Exercise inputs:
—————

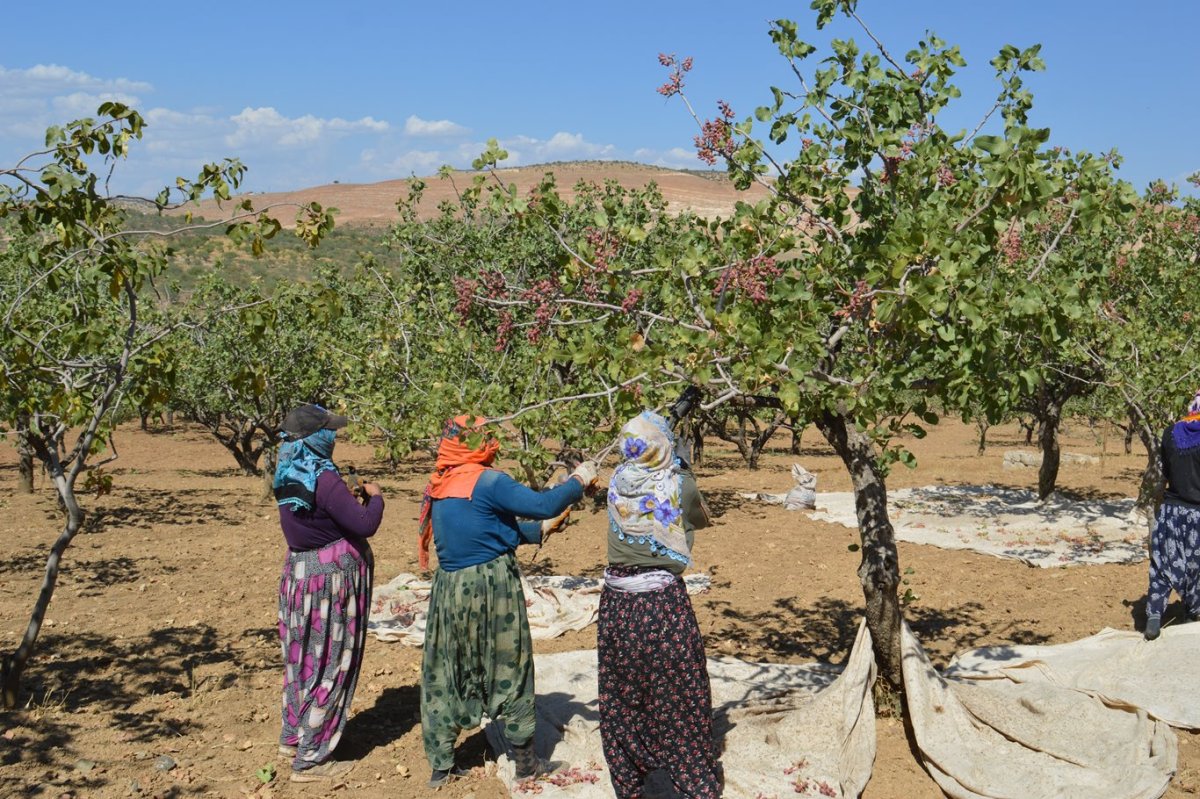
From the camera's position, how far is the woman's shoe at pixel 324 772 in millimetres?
5211

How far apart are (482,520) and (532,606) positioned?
3655 millimetres

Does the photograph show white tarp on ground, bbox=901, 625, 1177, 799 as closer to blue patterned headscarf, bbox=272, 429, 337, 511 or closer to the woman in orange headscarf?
the woman in orange headscarf

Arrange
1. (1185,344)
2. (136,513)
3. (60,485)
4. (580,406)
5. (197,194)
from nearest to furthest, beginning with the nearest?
(197,194) < (60,485) < (580,406) < (1185,344) < (136,513)

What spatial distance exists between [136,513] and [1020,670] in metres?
12.9

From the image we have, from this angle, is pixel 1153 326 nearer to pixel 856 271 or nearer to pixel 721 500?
pixel 721 500

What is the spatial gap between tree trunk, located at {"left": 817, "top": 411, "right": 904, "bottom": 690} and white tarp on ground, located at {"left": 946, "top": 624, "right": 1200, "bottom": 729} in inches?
34.4

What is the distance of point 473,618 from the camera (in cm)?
504

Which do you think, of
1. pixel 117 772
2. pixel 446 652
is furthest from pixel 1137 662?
pixel 117 772

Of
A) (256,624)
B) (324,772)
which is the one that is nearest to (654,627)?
(324,772)

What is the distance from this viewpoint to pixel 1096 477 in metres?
18.7

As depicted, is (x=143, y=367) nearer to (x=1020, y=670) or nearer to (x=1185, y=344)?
(x=1020, y=670)

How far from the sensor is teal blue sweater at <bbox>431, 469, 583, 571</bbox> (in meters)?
4.95

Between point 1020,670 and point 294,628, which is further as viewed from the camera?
point 1020,670

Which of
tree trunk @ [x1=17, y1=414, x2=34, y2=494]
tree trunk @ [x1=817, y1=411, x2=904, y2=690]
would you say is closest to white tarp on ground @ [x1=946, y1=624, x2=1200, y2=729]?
tree trunk @ [x1=817, y1=411, x2=904, y2=690]
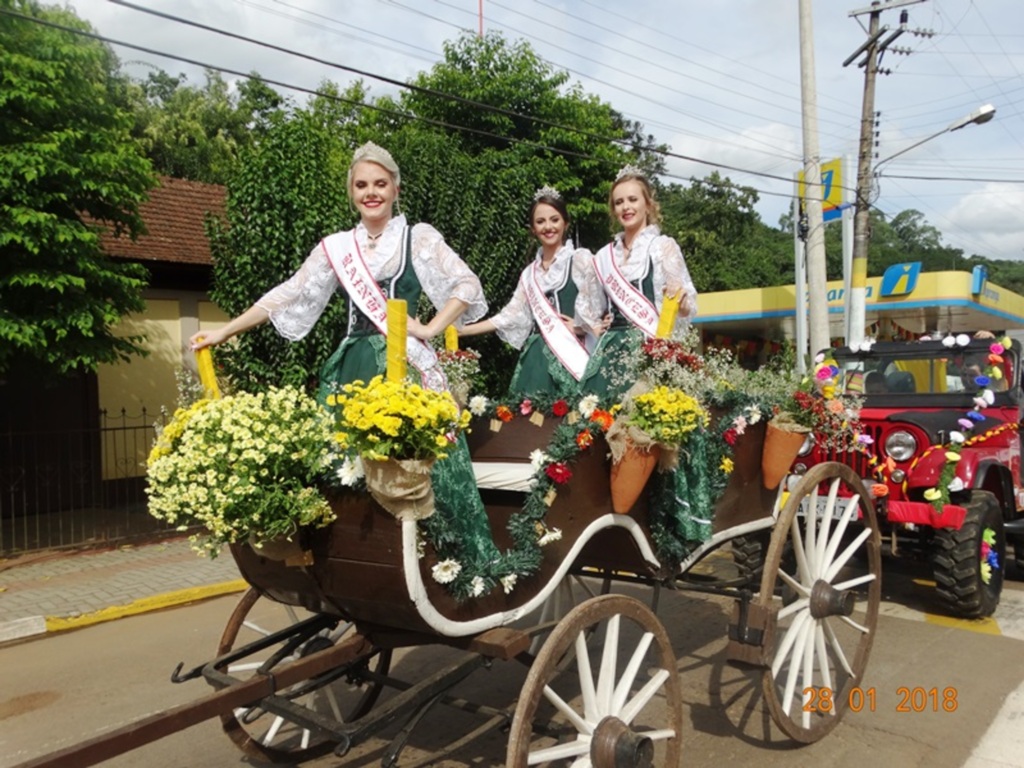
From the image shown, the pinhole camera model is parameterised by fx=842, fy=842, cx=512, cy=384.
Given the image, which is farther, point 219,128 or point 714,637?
point 219,128

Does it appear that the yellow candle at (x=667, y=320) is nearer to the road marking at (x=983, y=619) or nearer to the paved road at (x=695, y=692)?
the paved road at (x=695, y=692)

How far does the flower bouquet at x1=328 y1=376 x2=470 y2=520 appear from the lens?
7.28 ft

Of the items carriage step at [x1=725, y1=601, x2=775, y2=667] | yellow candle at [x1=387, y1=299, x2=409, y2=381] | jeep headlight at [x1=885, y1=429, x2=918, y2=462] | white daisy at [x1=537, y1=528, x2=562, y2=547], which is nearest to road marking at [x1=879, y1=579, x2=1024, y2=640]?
jeep headlight at [x1=885, y1=429, x2=918, y2=462]

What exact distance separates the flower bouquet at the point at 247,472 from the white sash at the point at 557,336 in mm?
1861

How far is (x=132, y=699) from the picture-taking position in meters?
4.52

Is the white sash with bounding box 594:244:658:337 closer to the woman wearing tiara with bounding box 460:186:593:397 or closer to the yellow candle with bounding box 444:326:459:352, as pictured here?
the woman wearing tiara with bounding box 460:186:593:397

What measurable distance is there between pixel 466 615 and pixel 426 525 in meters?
0.34

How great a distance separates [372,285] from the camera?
3146 millimetres

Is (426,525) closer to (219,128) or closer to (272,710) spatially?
(272,710)

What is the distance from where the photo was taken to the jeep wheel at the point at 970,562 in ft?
17.6

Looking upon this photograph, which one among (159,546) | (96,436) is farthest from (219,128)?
(159,546)

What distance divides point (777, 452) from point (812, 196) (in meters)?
9.20

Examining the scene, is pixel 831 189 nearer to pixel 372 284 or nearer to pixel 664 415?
pixel 664 415

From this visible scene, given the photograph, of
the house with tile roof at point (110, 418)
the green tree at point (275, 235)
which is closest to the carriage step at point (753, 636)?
the green tree at point (275, 235)
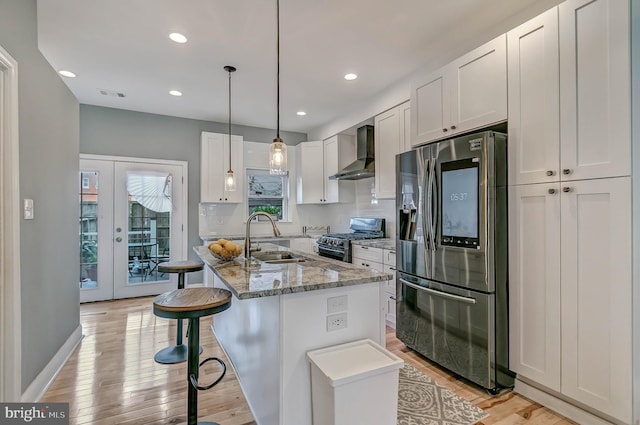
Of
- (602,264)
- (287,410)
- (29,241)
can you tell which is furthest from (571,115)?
(29,241)

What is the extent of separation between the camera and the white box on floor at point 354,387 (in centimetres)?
131

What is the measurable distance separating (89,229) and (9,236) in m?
3.17

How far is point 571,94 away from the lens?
5.92 feet

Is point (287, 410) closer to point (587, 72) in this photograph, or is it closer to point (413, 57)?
point (587, 72)

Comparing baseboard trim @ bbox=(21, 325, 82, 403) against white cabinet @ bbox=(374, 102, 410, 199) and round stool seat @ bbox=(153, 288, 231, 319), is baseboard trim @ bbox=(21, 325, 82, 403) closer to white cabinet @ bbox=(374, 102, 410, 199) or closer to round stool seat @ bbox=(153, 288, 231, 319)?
round stool seat @ bbox=(153, 288, 231, 319)

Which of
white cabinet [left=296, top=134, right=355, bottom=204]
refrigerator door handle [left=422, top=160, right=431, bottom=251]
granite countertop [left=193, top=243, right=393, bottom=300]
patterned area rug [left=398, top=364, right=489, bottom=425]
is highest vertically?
white cabinet [left=296, top=134, right=355, bottom=204]

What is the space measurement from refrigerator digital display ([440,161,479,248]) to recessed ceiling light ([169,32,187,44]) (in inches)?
98.4

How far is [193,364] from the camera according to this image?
63.6 inches

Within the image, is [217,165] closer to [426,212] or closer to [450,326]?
[426,212]

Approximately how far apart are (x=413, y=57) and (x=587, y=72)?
1638mm

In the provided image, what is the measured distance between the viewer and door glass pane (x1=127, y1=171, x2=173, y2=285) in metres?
4.69

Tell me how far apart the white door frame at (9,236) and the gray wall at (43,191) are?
136mm

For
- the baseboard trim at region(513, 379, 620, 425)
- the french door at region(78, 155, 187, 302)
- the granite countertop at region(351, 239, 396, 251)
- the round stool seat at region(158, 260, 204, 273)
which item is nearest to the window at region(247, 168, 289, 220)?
the french door at region(78, 155, 187, 302)

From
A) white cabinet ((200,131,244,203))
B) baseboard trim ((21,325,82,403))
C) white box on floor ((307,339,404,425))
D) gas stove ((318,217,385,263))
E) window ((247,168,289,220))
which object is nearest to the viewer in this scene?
white box on floor ((307,339,404,425))
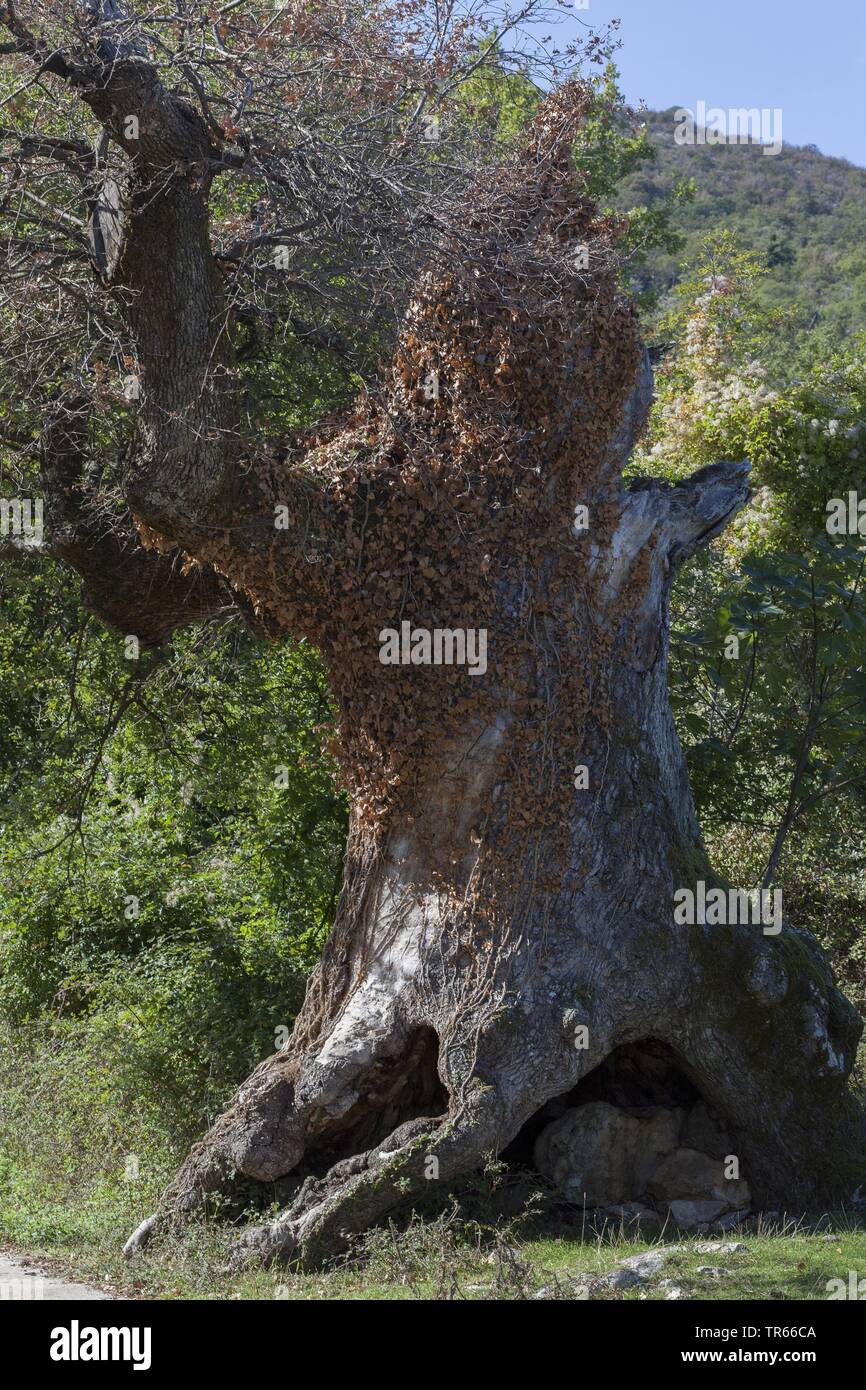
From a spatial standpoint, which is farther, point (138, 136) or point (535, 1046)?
point (535, 1046)

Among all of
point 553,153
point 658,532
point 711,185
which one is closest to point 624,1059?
point 658,532

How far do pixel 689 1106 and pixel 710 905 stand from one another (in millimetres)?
1547

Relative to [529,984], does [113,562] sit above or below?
above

—————

Problem: Find every line in the data above that contains the string "distance", matching case exactly, and copy each of those lines.

Exercise output:
What spatial distance exists between [136,513] and [1020,670] in metres?
What is the distance of point 473,618 from the camera (in cm)?
What is the distance from this viewpoint to pixel 1096 477 in metres?
What exact distance separates the flower bouquet at the point at 247,472 from the white sash at the point at 557,336 in mm?
What measurable distance is there between pixel 466 615 and pixel 426 525 in meters?
How great a distance separates [372,285] from the camera?
What is the distance from where the photo was taken to the jeep wheel at the point at 970,562 in ft?
What distance divides point (777, 452) from point (812, 196) (in meters)?
What is the measurable distance separating (89,229) and (9,236) in m?
In the provided image, what is the measured distance between the viewer and door glass pane (x1=127, y1=171, x2=173, y2=285) in metres?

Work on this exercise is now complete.